Questions>
1 > According to the Carlafox post, what did its authors use Carlafox to generate automatically?
2 > Copy out a passage of the Carlafox post that begins at the words "Deep 3D object" and stops after "levels of accuracy.", using "synthetic" in place of "simulated".

Carlafox: Towards reliable open-source 3D perception

Carlafox: Towards reliable open-source 3D perception

Vineet Suryan
April 05, 2023

Share this post:

Reading time:

Carlafox: Towards reliable open-source 3D perception

Overview

Key takeaways

Data Collection

Training 3D Perception Models on CARLA dataset

A closer look into SFA3D

Optimising with TensorRT

Testing

Outlook

Extracting precise 3D object information is one of the prime goals for comprehensive scene understanding. However, labeling errors are common in present open-source 3D perception datasets, which could have impactful consequences. To tackle this issue, we used Carlafox to automatically generate an error-free synthetic dataset for 3D perception.

Deep 3D object detectors may become confused during training due to the inherent ambiguity in ground-truth annotations of 3D bounding boxes brought on by occlusions, missing, or manual annotation errors, which lowers the detection accuracy. However, existing methods overlook such issues to some extent and treat the labels as deterministic. It is possible to create enormous datasets without cost by using a virtual simulation with known labels. According to research, using both simulated and real data helps AI models become more accurate. Our results show that simulated data can significantly reduce the amount of training on real data required to achieve satisfactory levels of accuracy.

Information shown>
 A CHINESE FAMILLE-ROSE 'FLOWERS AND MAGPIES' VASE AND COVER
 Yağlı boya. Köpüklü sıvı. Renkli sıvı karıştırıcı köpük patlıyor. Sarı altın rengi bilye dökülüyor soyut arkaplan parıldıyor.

==

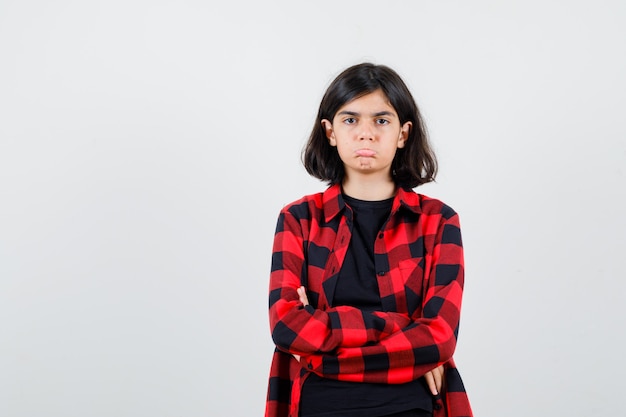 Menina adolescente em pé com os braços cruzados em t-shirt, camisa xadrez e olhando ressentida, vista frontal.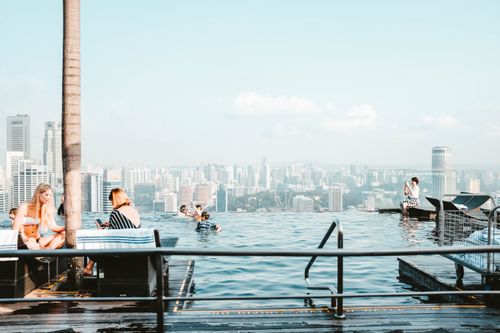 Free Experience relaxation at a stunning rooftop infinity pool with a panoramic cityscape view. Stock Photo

Completed exercise>
1 > An error-free synthetic dataset for 3D perception.

2 >
Deep 3D object detectors may become confused during training due to the inherent ambiguity in ground-truth annotations of 3D bounding boxes brought on by occlusions, missing, or manual annotation errors, which lowers the detection accuracy. However, existing methods overlook such issues to some extent and treat the labels as deterministic. It is possible to create enormous datasets without cost by using a virtual simulation with known labels. According to research, using both synthetic and real data helps AI models become more accurate. Our results show that synthetic data can significantly reduce the amount of training on real data required to achieve satisfactory levels of accuracy.